Estratto del testo –
□ □ □

Ora, chi, come me, ha una certa frequentazione con la fantascienza, la distopia, l’horror e tutto quello che fin qui ha dato il mal di pancia ai realisti (penso che sia in atto una rapida conversione collettiva, ma vedremo), sa una cosa: i flagelli non rendono migliori i sopravvissuti. Quando una società incappa in una catastrofe, che sia un’epidemia, una guerra nucleare, un inciampo del caso che la sfoltisce, la inchioda al dolore e all’orrore e infine la lascia andare al suo cammino contando i morti, i superstiti non realizzano alcuna utopia. Tutt’altro. D’abitudine, provano a restaurare un ordine ancora più duro di quello che si è dissolto, perché, è la convinzione comune, se qualcosa non ha funzionato significa che non c’era abbastanza disciplina. All’interno di questa restaurazione ci sono naturalmente i più duri, gli sceriffi nati, quelli che si leccano i baffi alla parola coprifuoco. Quasi sempre ci sono i mediatori, più politici e carismatici, ma in genere preferiscono lasciare la partita e andarsene in cerca di non si sa cosa, ma lontano. Ci sono anche i ribelli, ovviamente, ma pochi. Perché è talmente importante essere vivi che quel che conta è continuare a esserlo, e dunque su, rimbocchiamoci le maniche, benvenuto mondo nuovo.

□ □ □

I dati –
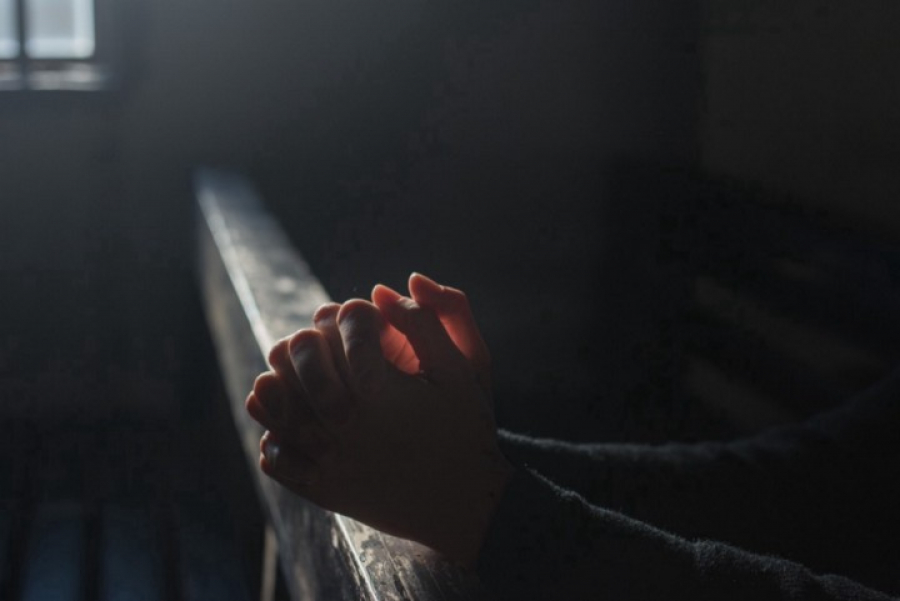 Eine Person die sitzend auf einer Kirchenbank betet. Man sieht nur die Hände der Person
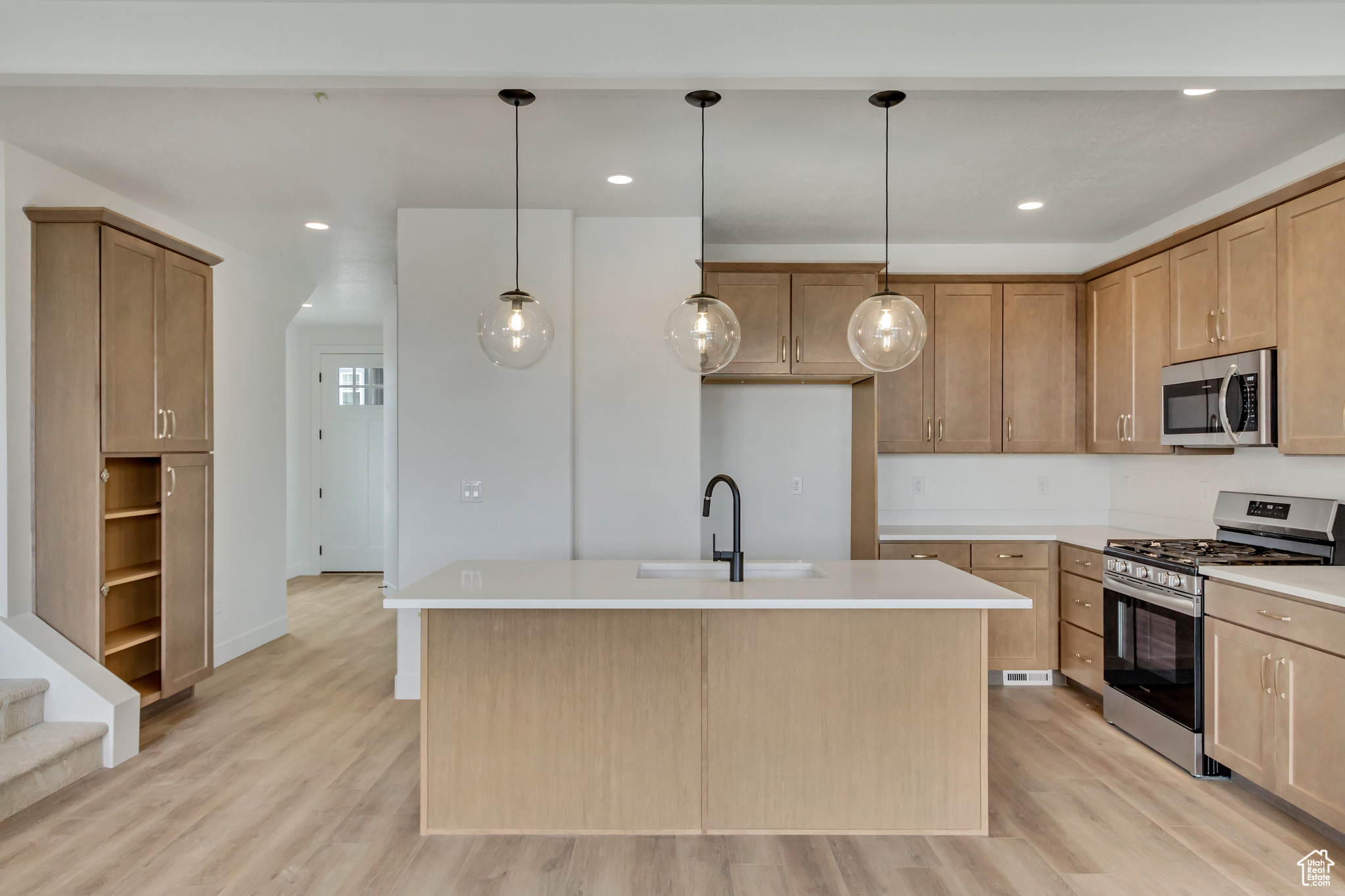 Kitchen featuring appliances with stainless steel finishes, sink, light wood-type flooring, hanging light fixtures, and a kitchen island with sink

□ □ □

Esercizio –
Trascrivi integralmente, senza alcuna modifica, il brano sui flagelli e sui sopravvissuti riportato sopra.

Risultato –
Ora, chi, come me, ha una certa frequentazione con la fantascienza, la distopia, l’horror e tutto quello che fin qui ha dato il mal di pancia ai realisti (penso che sia in atto una rapida conversione collettiva, ma vedremo), sa una cosa: i flagelli non rendono migliori i sopravvissuti. Quando una società incappa in una catastrofe, che sia un’epidemia, una guerra nucleare, un inciampo del caso che la sfoltisce, la inchioda al dolore e all’orrore e infine la lascia andare al suo cammino contando i morti, i superstiti non realizzano alcuna utopia. Tutt’altro. D’abitudine, provano a restaurare un ordine ancora più duro di quello che si è dissolto, perché, è la convinzione comune, se qualcosa non ha funzionato significa che non c’era abbastanza disciplina. All’interno di questa restaurazione ci sono naturalmente i più duri, gli sceriffi nati, quelli che si leccano i baffi alla parola coprifuoco. Quasi sempre ci sono i mediatori, più politici e carismatici, ma in genere preferiscono lasciare la partita e andarsene in cerca di non si sa cosa, ma lontano. Ci sono anche i ribelli, ovviamente, ma pochi. Perché è talmente importante essere vivi che quel che conta è continuare a esserlo, e dunque su, rimbocchiamoci le maniche, benvenuto mondo nuovo.